Heute schreibt mir ein Leser des Buches „Die Personalfalle”:„Herr Knoblauch, Sie schreiben, dass es sinnvoll wäre, sich beim alten Arbeitgeber über einen Bewerber zu erkundigen. Dazu ein Fallbeispiel: Angenommen, Ihre Frau würde (trotz bisher toller Beziehung) fremd gehen. Daraufhin wird die Beziehung beendet. Ein neuer Liebhaber würde bei Ihnen anrufen und fragen, wie denn die Beziehung mit ihr war. Ob Sie ihm empfehlen könnten, mit ihr in die Kiste zu steigen. Wie wäre Ihre Reaktion? Würden Sie ihm erzählen, wie schön die Beziehung war? Ich könnte mir vorstellen, Sie hätten diese Größe, doch sicherlich sind Sie damit in der Minderzahl. Ich bitte Sie, die Metapher nicht persönlich zu nehmen. Ich möchte meine Bedenken äußern, dass ich als Personaler in dieser Situation ein ehrliches Feedback erhalte.”

Na ja, ich habe geantwortet, dass man das eigentlich nur schlecht miteinander vergleichen kann. Schließlich ist der Vertrag mit meiner Frau der einzige lebenslange Vertrag, den ich geschlossen habe. Ein Arbeitsvertrag ist immer zeitlich befristet und schon deshalb deutlich weniger emotional besetzt.

Trotzdem: Ich habe mich immer gewundert, warum nur jeder 5. bis 10. Arbeitgeber bei mir anruft. Ich würde ihm in der Regel liebend gerne die Wahrheit zu seinem Bewerber sagen. Schließlich brauche ich umgekehrt auch mal wieder seine Hilfe.

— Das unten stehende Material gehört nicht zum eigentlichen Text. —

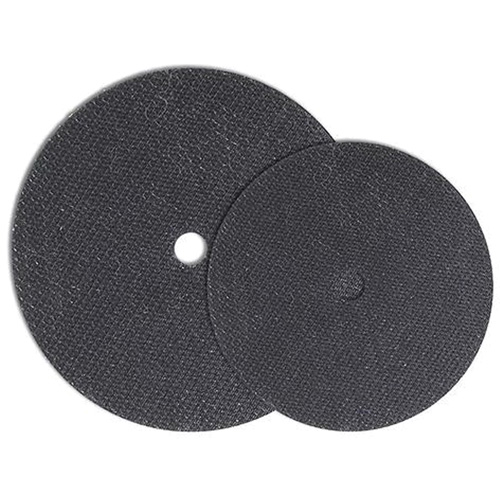 QUICK-STEP Interface Pad for Curved Surfaces Pathway Supply LP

Und noch etwas: Beim 9-stufigen Einstellungsprozess ist es so, dass es nach dem Einholen der Referenzen noch ein zweites Interview mit dem Bewerber gibt. Da geht es um Werte und Charakter und natürlich auch um Ungereimtheiten, die sich beim Einholen von Referenzen möglicherweise ergeben haben.

Ich kann nicht verbergen: Ja, ich bin ein großer Fan, was das Einholen von Referenzen anbetrifft, und zwar von allen Arbeitgebern, für die der Bewerber jemals gearbeitet hat.